June 18, 2019
Even though mass shootings have become the most normal thing in the world, this is one weird shooting.
A 22-year-old fires off 20 rounds at the door of a Federal building, runs away, gets shot and then dies in the parking lot.
Just weird all around, man.
A rifle-toting gunman wearing tactical gear and carrying multiple magazines was fatally shot Monday after exchanging fire with federal officers outside a downtown Dallas court building, police said.
The gunman, identified as Brian Isaack Clyde, was seen on video near the doors to the Earle Cabell Federal Building at about 8:50 a.m. before running across the street and into a parking lot, where he falls down.
He was brought to an area hospital, where he was pronounced dead, Matt DeSarno, special agent in charge of the FBI’s Dallas Field Office, said. No one else was injured during the incident, police said.
Dallas police said a bomb squad was inspecting the suspect’s vehicle, and later conducted a controlled explosion of it. They said hours after the shooting that the vehicle had been rendered safe, but told people to still avoid the area.
That sounds like the standard operating procedure for analyzing evidence, right? Nothing out of the ordinary about blowing up an attempted mass shooter’s car, right?
This is where it gets undeniably funny though.
In one picture posted Saturday, 10 magazines are laid out on the floor. In the caption, Clyde said he is no longer going to dress up for the local yearly anime conference in Dallas because he “decided to finish getting all of my mags.”
In a post from a day before the attempted shooting, Clyde posted a picture of a sword, saying that he was a “gladius” about to “defend the modern Republic.” His last post before the shooting featured a picture of his bare legs.
Clyde’s Facebook page is otherwise filled with vague warnings of an upcoming attack, conspiracy theories about the U.S. government, memes from far-right internet subcultures like 4chan, and misogynist memes.
Conveniently, all the stuff that the media warns the kids to stay away from… hmm…
In a video posted June 9, he warned that “the storm is coming,” a phrase frequently used by anti-government internet conspiracy theorists, and said he didn’t know how much time he had left. The video ends with Clyde saying he’s “ready,” and holding up a long gun.
Why in the fuck is this 22-year-old Boomer-posting on Facebook?
What in tarnation even is this?
This story gets weirder and weirder as it goes on.
References to incels, or the “involuntary celibate” internet community that is prominent on extreme misogynist message boards, are frequently posted in memes on Clyde’s page.
Incels are apolitical when they kill, as a rule. Only chads try to launch political insurrections. Besides, this guy looks a little bit ill.

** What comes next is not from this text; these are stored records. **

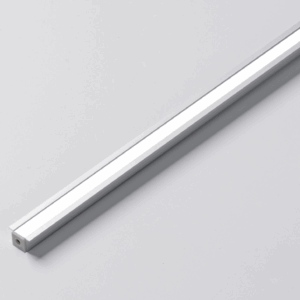 HYD-013098 Linear lighting strip 10*10 Band edge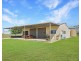 62 Drays Road, Bowen QLD 4805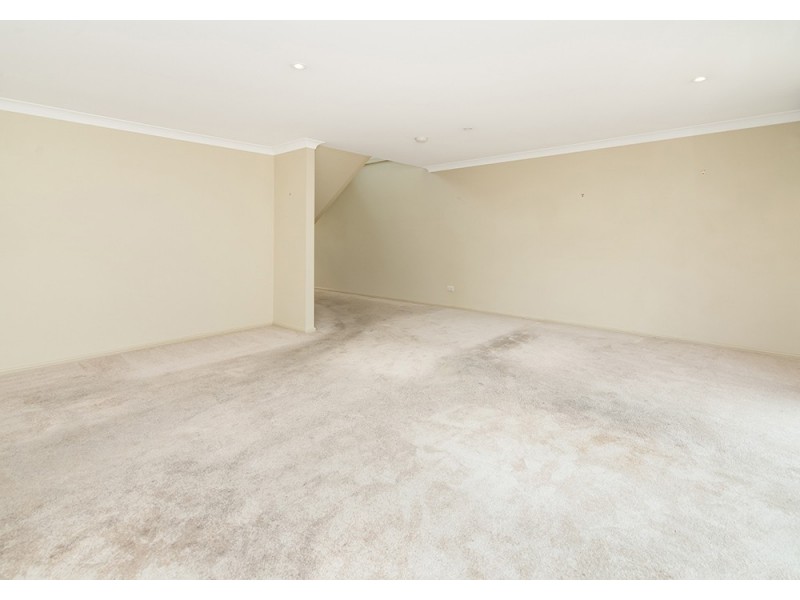4/119 Victoria St, East Gosford NSW 2250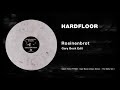 Hardfloor - "Rosinenbrot" (Gary Beck Edit)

I don’t think he’s actually in the military.
Clyde posted a picture of a swastika on a green flag, calling it a “solution” on April 29. He also often posted anti-U.S. government conspiracy theories, including posts about secret pedophile rings and CIA experiments.
He didn’t seem to have thought this whole thing through very well.
It’s difficult to understand exactly what he was trying to accomplish.
What’s more interesting is the language that Brian Clyde used. Needless to say, it was very Boomer-esque – which only serves to confirm that Boomers are dangerous and need to be kept on a tight leash, lest they corrupt the minds of impressionable youths.
“A storm is coming” is QAnon rhetoric. They all love the storm metaphor.
Usually, I’m not one to believe that everything is a false flag, but this shooting really looks like a false flag – or at the very least directed by a fed handler. They have to justify their budgets and their reign of terror on the country.
Nothing about what this kid posted is coherent or tied to any coherent political ideology that I am aware of. It’s like some AI sorting algorithm went onto a couple of Facebook groups and created a mishmash collage of right-wing memes and talking points and gave it to this kid to recite.
I don’t even know what to make of this:
It could be ironic and a riff on the ol’ Euphoric meme bashing atheists for being unlovable spergs.
Then there’s the pristine photo shoot:
Anyways, I’m calling Fake and Gay on this bullshit shooting.